The below session demonstrates filtering to stack frames containing processBitmap.
$ pprof pprof.profile
(pprof) show=processBitmap
(pprof) top
Active filters:
show=processBitmap
Showing nodes accounting for 2.45s, 11.44% of 21.46s total
flat flat% sum% cum cum%
2.45s 11.44% 11.44% 2.45s 11.44% com.example.android.displayingbitmaps.util.ImageFetcher.processBitmap
And then showing the tags of those frames, to tell what threads they are running on:
(pprof) tags
pid: Total 2.5s
2.5s ( 100%): 31112
thread: Total 2.5s
1.4s (57.21%): AsyncTask #3
1.1s (42.79%): AsyncTask #4
threadpool: Total 2.5s
2.5s ( 100%): AsyncTask #%d
tid: Total 2.5s
1.4s (57.21%): 31174
1.1s (42.79%): 31175
Contrast with another method:
(pprof) show=addBitmapToCache
(pprof) top
Active filters:
show=addBitmapToCache
Showing nodes accounting for 1.05s, 4.88% of 21.46s total
flat flat% sum% cum cum%
1.05s 4.88% 4.88% 1.05s 4.88% com.example.android.displayingbitmaps.util.ImageCache.addBitmapToCache
For more information, see the pprof README.

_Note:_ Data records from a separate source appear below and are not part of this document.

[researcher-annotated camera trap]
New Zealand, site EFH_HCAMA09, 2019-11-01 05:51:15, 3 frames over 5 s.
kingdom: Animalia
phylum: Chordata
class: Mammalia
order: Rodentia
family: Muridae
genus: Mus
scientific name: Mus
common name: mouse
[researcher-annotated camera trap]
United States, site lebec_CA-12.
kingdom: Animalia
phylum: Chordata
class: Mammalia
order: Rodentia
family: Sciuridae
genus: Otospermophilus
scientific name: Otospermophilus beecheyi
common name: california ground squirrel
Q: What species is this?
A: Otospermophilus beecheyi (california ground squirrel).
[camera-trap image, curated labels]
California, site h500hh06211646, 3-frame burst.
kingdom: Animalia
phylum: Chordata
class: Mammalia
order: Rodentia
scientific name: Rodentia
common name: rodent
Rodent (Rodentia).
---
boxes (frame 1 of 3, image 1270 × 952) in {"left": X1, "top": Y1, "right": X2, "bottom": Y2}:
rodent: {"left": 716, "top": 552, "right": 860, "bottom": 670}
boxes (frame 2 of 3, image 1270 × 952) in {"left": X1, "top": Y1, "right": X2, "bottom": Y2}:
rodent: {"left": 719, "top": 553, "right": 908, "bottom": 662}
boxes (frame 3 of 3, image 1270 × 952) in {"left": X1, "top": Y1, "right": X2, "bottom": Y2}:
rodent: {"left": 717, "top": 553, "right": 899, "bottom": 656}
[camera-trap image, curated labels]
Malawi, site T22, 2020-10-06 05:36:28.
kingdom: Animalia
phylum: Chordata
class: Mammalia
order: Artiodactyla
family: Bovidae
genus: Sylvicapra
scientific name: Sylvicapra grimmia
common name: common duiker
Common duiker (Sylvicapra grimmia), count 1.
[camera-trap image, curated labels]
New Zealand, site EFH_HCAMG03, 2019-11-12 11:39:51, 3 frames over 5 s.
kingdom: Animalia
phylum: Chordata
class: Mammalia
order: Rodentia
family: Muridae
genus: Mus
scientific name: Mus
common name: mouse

Simpleperf Report Command Line
The simpleperf report command reports profiles in text format.
You can call simpleperf report
directly or call it via report.py
.
# Report symbols in table format.
$ ./report.py --children
# Report call graph.
$ bin/linux/x86_64/simpleperf report -g -i perf.data
See also report command's README and
report.py -h
.
Custom Report Interface
If the above View UIs can't fulfill your need, you can use simpleperf_report_lib.py
to parse
perf.data, extract sample information, and feed it to any views you like.
See simpleperf_report_lib.py's README for more details.